The Kootenay region in southeastern British Columbia is known for its snowy peaks, hot springs, the clear Arrow Lakes, and the headwaters of the Columbia River. For over 10,000 years, it has served as home to the Ktunaxa (pronounced "k-too-na-ha") people, who would travel annually across the 70,000 square kilometres that made up their traditional territory, which includes parts of modern-day Alberta, Montana, Washington, and Idaho.

But it was also home to large deposits of silver, some of the most abundant in the world. And though speculators knew about the presence of the precious metal as early as the 1840s, the Kootenay rush would only come later, after the 1860 Comstock Lode in Nevada and the 1880s rush in Coeur d'Alene, Idaho. The problem lay in the region's remoteness and its lack of infrastructure, both rendering the process of mining large quantities of silver for sale elsewhere impractical, if not impossible. However, this hurdle would disappear in 1885 as the new Canadian Pacific Railway cut through the Kootenays. Now, mines like the Bluebell in Riondel on Kootenay Lake — whose prodigious ores had compelled feverish speculators to backstab and murder in order to maintain control over them — became destinations for silver miners. Little explored by settlers before they began arriving in 1891, the Kootenays was now dotted with new mining camps-turned-incorporated-towns: Sandon, New Denver, Revelstoke, Nelson, Ainsworth.

In the silver rush that spanned the 1890s, prospectors and merchants flooded into the Kootenays from all over. At first, the silver rush was very American, with fortune-seekers hailing from nearby Washington, Idaho and Montana. But eventually, British immigrants would take over as the bulk of new arrivals. In only a few years, this pocket of B.C. was now brimming with thousands of settlers, its towns full of saloons, hotels, and tennis clubs. Soon, two continental railways ran through the region, and steamboats began providing regular service across the Arrow Lakes. As Canadian historian Cole Harris put it, the area's new residents "lived with memories of somewhere else." Sandon was the 'Paris of the West.' Nelson was crowned the 'Queen of the Kootenays.' It was a decade of grandeur, arriving seemingly overnight.

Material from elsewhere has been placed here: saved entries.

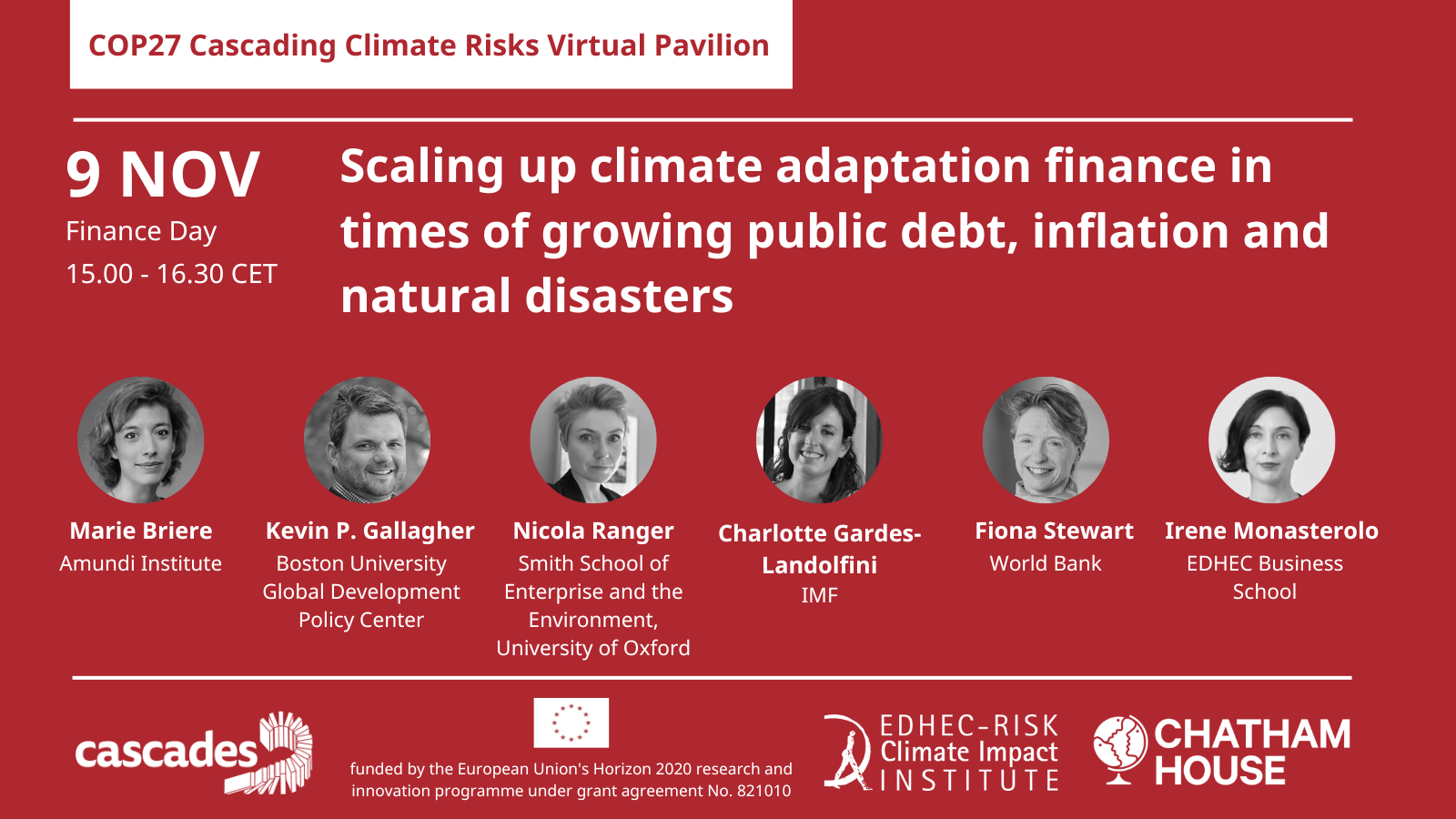 COP27 Cascading Climate Risks Virtual Pavilion

9 NOV
Finance Day
15.00 - 16.30 CET

Scaling up climate adaptation finance in times of growing public debt, inflation and natural disasters

Marie Briere
Amundi Institute

Kevin P. Gallagher
Boston University Global Development Policy Center

Nicola Ranger
Smith School of Enterprise and the Environment, University of Oxford

Charlotte Gardes-Landolfini
IMF

Fiona Stewart
World Bank

Irene Monasterolo
EDHEC Business School

cascades

funded by the European Union's Horizon 2020 research and innovation programme under grant agreement No. 821010

EDHEC-RISK Climate Impact INSTITUTE

CHATHAM HOUSE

But the opulence was not good news for everyone. As interest in the Kootenays grew, the Ktunaxa people were forced from their lands onto small reserves. Their population was decimated by disease brought by the newcomers and fractured into different bands by the Canadian government.

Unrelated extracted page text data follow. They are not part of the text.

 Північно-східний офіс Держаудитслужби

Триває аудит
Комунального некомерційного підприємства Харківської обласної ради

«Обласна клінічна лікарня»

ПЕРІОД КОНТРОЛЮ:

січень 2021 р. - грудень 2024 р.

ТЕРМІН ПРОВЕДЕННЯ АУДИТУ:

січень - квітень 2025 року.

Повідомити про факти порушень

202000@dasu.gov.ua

This silver-clad prosperity would end just as quickly as it had begun. A string of bad luck plagued the region, including a drop in the value of silver and a rampaging fire in 1900 that destroyed Sandon and left 1,200 people homeless. After a labour dispute in 1899, the Klondike gold rush further drew away the more itinerant prospectors. Money dried up, and some mining boomtowns had turned into ghost towns by the early 1900s. Others were able to pivot, pinning their success to industries like agriculture and recreation instead of silver. While the excesses of the rush had ended, in many ways, the legacy of the miners — their worldliness, their spunk — would live on, as the Slocan would continue to welcome others, from Russian Doukhobors to American draft dodgers, in the coming decades.

Sources:

  1. Cottingham, Mollie Esther. A History of the West Kootenay District in British Columbia. University of British Columbia, 1947.
  2. Gordon, Katherine. "The Slocan Valley - Our History." Slocan Valley, 2020, https://slocanvalley.com/our-valley/our-history/.
  3. "Indigenous Culture." Nelson and Kootenay Lake Tourism, https://www.nelsonkootenaylake.com/things-to-do/arts-heritage/indigenous-culture.
  4. "Kootenay." British Columbia Assembly of First Nations, https://www.bcafn.ca/first-nations-bc/kootenay. Accessed 5 Apr. 2021.
  5. Ktunaxa Nation. https://www.ktunaxa.org/. Accessed 5 Apr. 2021.
  6. Nesteroff, Greg. "New Book Reappraises Silvery Slocan Mining Rush." Nelson Star, 15 July 2020, https://www.nelsonstar.com/community/new-book-reappraises-silvery-slocan-mining-rush/.
  7. Smith, Peter J. Silver Rush: British Columbia’s Silvery Slocan 1891-1900. Two Daughters Publications, 2020.